> **Document extract**:
Figure 2: a) Initial Points
Figure 2: b) Two Clusters
Figure 2: c) Six Clusters
Figure 2: d) Four Clusters
Figure 2: Types of Clusters
SOME WORKING DEFINITIONS OF A CLUSTER
Generally the cluster does not have a common definition. Though, several working definitions of a cluster are commonly used in practice Richard C. Dubes and Anil K. Jain (1988).
Well-Separated Cluster Definition
A cluster is a set of points such that any point in a cluster is closer to every other point in the cluster than to any point not in the cluster. Sometimes a threshold is used to specify that all the points in a cluster must be sufficiently close to one another.
Figure 3: Three well-separated clusters of 2 dimensional points.
On the other hand, in many sets of data, a point on the edge of a cluster may be closer (or more similar) to some objects in another cluster than to objects in its own cluster. Consequently, many clustering algorithms use the following criterion.
Center-based Cluster Definition:
A cluster is a set of objects such that an object in a cluster is closer (more similar) to the "center" of a cluster, than to the center of any other cluster. The center of a cluster is often a centroid, the average of all the points in the cluster, or a medoid, the most "representative" point of a cluster.
Figure 4: Four center-based clusters of 2 dimensional points.
Contiguous Cluster Definition (Nearest neighbor or Transitive Clustering):
A cluster is a set of points such that a point in a cluster is closer (or more similar) to one or more other points in the cluster than to any point not in the cluster.
Figure 5: Eight contiguous clusters of 2 dimensional points.
Density based cluster is a cluster in which a dense region of points, which is separated by low-density regions, from the other regions of high density. This definition is more often used when the clusters are irregular or intertwined, and when noise and outliers are present. Note that the contiguous definition would find only one cluster in figure 6. Also note that the three curves don't form clusters since they fade into the noise, as does the bridge between the two small circular clusters.
Figure 6: Six dense clusters of 2 dimensional points.

> **Written task 1**: Could you repeat the rows from the line containing "From the standpoint" through the line containing "Answer: point (576, 175)", with both of those lines included?
The passage on cluster definitions and the rows come from unrelated sources.

> **Dataset**:
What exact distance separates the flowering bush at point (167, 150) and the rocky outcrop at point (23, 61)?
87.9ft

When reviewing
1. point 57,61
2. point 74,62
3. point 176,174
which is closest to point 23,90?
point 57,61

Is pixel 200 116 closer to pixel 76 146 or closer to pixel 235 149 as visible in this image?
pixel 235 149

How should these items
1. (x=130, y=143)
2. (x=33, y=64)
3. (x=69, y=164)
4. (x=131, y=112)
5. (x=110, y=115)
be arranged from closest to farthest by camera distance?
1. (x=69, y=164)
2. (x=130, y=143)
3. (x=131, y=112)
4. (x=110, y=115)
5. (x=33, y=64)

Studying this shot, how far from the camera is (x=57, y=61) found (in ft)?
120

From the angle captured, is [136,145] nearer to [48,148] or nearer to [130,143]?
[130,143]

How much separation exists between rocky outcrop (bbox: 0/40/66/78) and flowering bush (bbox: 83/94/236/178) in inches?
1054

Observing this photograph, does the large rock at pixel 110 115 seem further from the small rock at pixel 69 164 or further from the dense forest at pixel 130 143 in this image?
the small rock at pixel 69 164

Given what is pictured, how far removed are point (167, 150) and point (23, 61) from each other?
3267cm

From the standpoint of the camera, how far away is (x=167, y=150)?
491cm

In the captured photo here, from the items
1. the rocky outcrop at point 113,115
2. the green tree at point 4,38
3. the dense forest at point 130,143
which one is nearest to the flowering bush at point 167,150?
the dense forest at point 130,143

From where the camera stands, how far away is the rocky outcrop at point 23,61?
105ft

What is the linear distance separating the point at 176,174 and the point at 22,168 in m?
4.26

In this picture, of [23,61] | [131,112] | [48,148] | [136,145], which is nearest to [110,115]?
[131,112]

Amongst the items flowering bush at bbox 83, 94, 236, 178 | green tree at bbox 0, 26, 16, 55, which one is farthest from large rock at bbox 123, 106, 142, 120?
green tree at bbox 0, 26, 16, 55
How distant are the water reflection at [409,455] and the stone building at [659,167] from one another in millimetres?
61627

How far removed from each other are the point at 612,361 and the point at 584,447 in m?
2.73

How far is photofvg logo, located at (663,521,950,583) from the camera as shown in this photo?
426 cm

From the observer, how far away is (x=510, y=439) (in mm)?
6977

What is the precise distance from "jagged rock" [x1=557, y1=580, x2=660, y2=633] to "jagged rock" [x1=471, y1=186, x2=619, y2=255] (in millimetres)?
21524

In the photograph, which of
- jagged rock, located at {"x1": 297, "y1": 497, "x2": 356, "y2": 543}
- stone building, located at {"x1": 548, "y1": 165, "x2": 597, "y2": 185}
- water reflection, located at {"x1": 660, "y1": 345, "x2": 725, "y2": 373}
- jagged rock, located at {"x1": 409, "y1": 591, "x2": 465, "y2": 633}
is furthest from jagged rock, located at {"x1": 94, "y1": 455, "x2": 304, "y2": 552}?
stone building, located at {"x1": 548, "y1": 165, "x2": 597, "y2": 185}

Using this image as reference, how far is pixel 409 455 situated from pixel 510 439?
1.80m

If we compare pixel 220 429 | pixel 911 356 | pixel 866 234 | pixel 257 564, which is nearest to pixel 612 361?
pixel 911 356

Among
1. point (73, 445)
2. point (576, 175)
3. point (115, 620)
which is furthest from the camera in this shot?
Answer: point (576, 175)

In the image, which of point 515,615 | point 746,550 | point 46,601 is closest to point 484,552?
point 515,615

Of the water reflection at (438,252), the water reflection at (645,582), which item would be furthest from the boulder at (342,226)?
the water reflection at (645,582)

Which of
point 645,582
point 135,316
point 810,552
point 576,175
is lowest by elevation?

> **Written task 2**: Does each of these statements agree with the passage on cluster definitions? Answer yes or no for each, and quote the passage's deciding words. (a) A medoid is the average of all the points in a cluster. (b) The density-based definition is more often used when noise and outliers are present. (c) The three curves in figure 6 form clusters.

> **Worked answer 1**:
From the standpoint of the camera, how far away is (x=167, y=150)?
491cm

In the captured photo here, from the items
1. the rocky outcrop at point 113,115
2. the green tree at point 4,38
3. the dense forest at point 130,143
which one is nearest to the flowering bush at point 167,150?
the dense forest at point 130,143

From where the camera stands, how far away is the rocky outcrop at point 23,61?
105ft

What is the linear distance separating the point at 176,174 and the point at 22,168 in m?
4.26

In this picture, of [23,61] | [131,112] | [48,148] | [136,145], which is nearest to [110,115]?
[131,112]

Amongst the items flowering bush at bbox 83, 94, 236, 178 | green tree at bbox 0, 26, 16, 55, which one is farthest from large rock at bbox 123, 106, 142, 120?
green tree at bbox 0, 26, 16, 55
How distant are the water reflection at [409,455] and the stone building at [659,167] from one another in millimetres?
61627

How far removed from each other are the point at 612,361 and the point at 584,447 in m?
2.73

How far is photofvg logo, located at (663,521,950,583) from the camera as shown in this photo?
426 cm

From the observer, how far away is (x=510, y=439) (in mm)?
6977

What is the precise distance from "jagged rock" [x1=557, y1=580, x2=660, y2=633] to "jagged rock" [x1=471, y1=186, x2=619, y2=255] (in millimetres)?
21524

In the photograph, which of
- jagged rock, located at {"x1": 297, "y1": 497, "x2": 356, "y2": 543}
- stone building, located at {"x1": 548, "y1": 165, "x2": 597, "y2": 185}
- water reflection, located at {"x1": 660, "y1": 345, "x2": 725, "y2": 373}
- jagged rock, located at {"x1": 409, "y1": 591, "x2": 465, "y2": 633}
is furthest from jagged rock, located at {"x1": 94, "y1": 455, "x2": 304, "y2": 552}?
stone building, located at {"x1": 548, "y1": 165, "x2": 597, "y2": 185}

Using this image as reference, how far is pixel 409 455 situated from pixel 510 439?
1.80m

If we compare pixel 220 429 | pixel 911 356 | pixel 866 234 | pixel 257 564, which is nearest to pixel 612 361?
pixel 911 356

Among
1. point (73, 445)
2. point (576, 175)
3. point (115, 620)
which is furthest from the camera in this shot?
Answer: point (576, 175)

> **Worked answer 2**:
(a) No: "a medoid, the most "representative" point of a cluster."
(b) Yes: "This definition is more often used when the clusters are irregular or intertwined, and when noise and outliers are present."
(c) No: "the three curves don't form clusters since they fade into the noise"